My father was born in the early 50’s so I can’t really say this is that far back! Its just how remote his village was and the fact that our country was a third world. He was a major means and thus the elite of his area. He was a livestock farmer and also grew most of the families grains and veggies. He sent my father off to school for him to learn how to read and write and for nothing more or less. It was always a job for my father to explain why again he needed to go to school every new year to persue his studies while he obviously now knew how to read. What man chose to run after books like a rat while he could be tending to the family’s wealth and increasing it? This was a puzzle to grandpa.
He thus did not educate any of my aunts. Not because he loved them any less but because the rule of the day dictated female children were best suited in the home as extra helps for their homes. In my father’s home, where he and his siblings grew, there if a different architecture from the one I grew up in’ where my parents build their life.

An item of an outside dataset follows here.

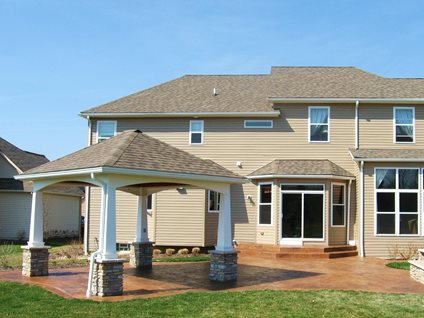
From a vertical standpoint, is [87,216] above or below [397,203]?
below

The left side of the hurt is dedicated for females and the right for males respectively. So, there would be another seizure if both the sexes sat around the table and enjoyed a meal together. I won’t mention what would happen if he saw us seated on chairs
which had always been interpreted as a sign of lacking show of respect for the elders. Or the mere use of a spoon for eating while God gave us two perfect hands with which to eat with! I can’t for the life of me, imagine what he would say if he saw us girls dished eggs, tripe or any animals head = abomination!

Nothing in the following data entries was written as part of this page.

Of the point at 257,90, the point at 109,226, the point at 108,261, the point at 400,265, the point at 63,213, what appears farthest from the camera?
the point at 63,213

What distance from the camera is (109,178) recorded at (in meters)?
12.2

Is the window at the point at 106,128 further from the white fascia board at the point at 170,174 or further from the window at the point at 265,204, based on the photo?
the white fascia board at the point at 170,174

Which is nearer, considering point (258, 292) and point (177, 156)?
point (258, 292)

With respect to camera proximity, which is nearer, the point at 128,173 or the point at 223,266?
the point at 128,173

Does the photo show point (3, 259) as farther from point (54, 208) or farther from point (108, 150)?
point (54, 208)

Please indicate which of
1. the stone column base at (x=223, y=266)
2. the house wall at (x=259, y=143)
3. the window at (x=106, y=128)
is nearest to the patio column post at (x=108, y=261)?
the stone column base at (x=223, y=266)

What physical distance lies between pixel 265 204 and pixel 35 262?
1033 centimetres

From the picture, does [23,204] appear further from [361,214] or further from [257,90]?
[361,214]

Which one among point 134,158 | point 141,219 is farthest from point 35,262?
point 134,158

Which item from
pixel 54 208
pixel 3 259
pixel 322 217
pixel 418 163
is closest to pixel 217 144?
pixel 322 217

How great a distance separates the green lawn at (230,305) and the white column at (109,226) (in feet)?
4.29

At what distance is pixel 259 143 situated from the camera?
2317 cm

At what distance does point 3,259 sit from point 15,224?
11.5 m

The dishes of his time were very limited: ‘Umqhusho‘ samp, pap, or bread as the cabs with which to take other accompaniments either veggies like moroho ( leafy greens), pumpkin, peas and beans and or meat. The fancy or foreign stuff we cook up, would surely push him too a hunger stike.
I am told he was a rather picky guy for his time and class.
He would complain of the pap of how too refined it was hence did not stay long in the stomach and how little servings we dished out. But I do also think he would have loved the cakes, biscuits, tea and coffee. He did have an insatiable sweet tooth.